What do you do if you’re young, attractive, witty, fabulously wealthy and your brother is Emperor of Europe? I would probably buy a less damp house where my shoes don’t go mouldy…

…and maybe a nice little army with lovely shiny boots and slightly-too-tight trousers…

Sadly, given my brother’s disappointing lack of ambition, these modest dreams are doomed to failure.

Celebrities sometimes forget that fabrics can look more transparent in bright studio lighting.

The Duke of Wellington’s favourite painting of Pauline.
Probably because you can see her boobies.

Pauline Bonaparte used her wealth, power and beauty to become a famous naked statue, and one of the 19th century’s most celebrated collectors of sexually transmitted infections.

I started out thinking this was a terrible waste, but actually it’s probably a better use of time than fighting expensive wars or troubling yourself with the ruling of a country – both of which seriously restrict the time available for having baths and buying transparent dresses.
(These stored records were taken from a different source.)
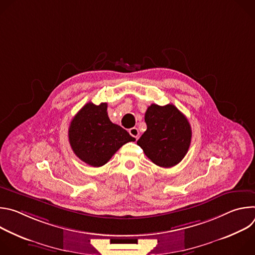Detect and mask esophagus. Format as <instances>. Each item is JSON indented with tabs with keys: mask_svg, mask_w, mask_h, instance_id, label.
Returning <instances> with one entry per match:
<instances>
[{
	"mask_svg": "<svg viewBox=\"0 0 255 255\" xmlns=\"http://www.w3.org/2000/svg\"><path fill=\"white\" fill-rule=\"evenodd\" d=\"M129 133H130V135L132 136V137H134V138H138V136H139V131H138V129L136 128V127H133V128H131V129H129Z\"/></svg>",
	"mask_w": 255,
	"mask_h": 255,
	"instance_id": "34e87169",
	"label": "esophagus"
}]
</instances>
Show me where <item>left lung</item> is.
Here are the masks:
<instances>
[{"mask_svg": "<svg viewBox=\"0 0 255 255\" xmlns=\"http://www.w3.org/2000/svg\"><path fill=\"white\" fill-rule=\"evenodd\" d=\"M147 129L137 144L154 164L171 167L187 154L192 129L187 117L171 105L151 104L145 113Z\"/></svg>", "mask_w": 255, "mask_h": 255, "instance_id": "1", "label": "left lung"}]
</instances>
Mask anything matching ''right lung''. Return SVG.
<instances>
[{"mask_svg":"<svg viewBox=\"0 0 255 255\" xmlns=\"http://www.w3.org/2000/svg\"><path fill=\"white\" fill-rule=\"evenodd\" d=\"M107 103L86 104L72 118L68 140L72 151L87 164H106L124 144L135 141L125 129L110 121Z\"/></svg>","mask_w":255,"mask_h":255,"instance_id":"obj_1","label":"right lung"}]
</instances>
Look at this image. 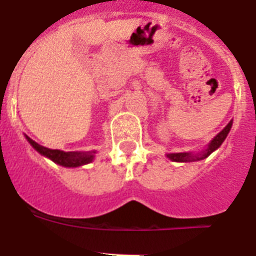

Last week, I went to Rome, and totally failed to visit the famous statue of Pauline by Canova (due to a guidebook malfunction). I did however, get to see a pair of her tiny shoes in the Museo Napoleonico – joy! The three gallery attendants, who were the only other people in the building, were highly amused at my slipper-induced excitement. Clearly they didn’t realise the reverence with which Pauline Bonaparte’s famously exquisite feet were held in the 19th century.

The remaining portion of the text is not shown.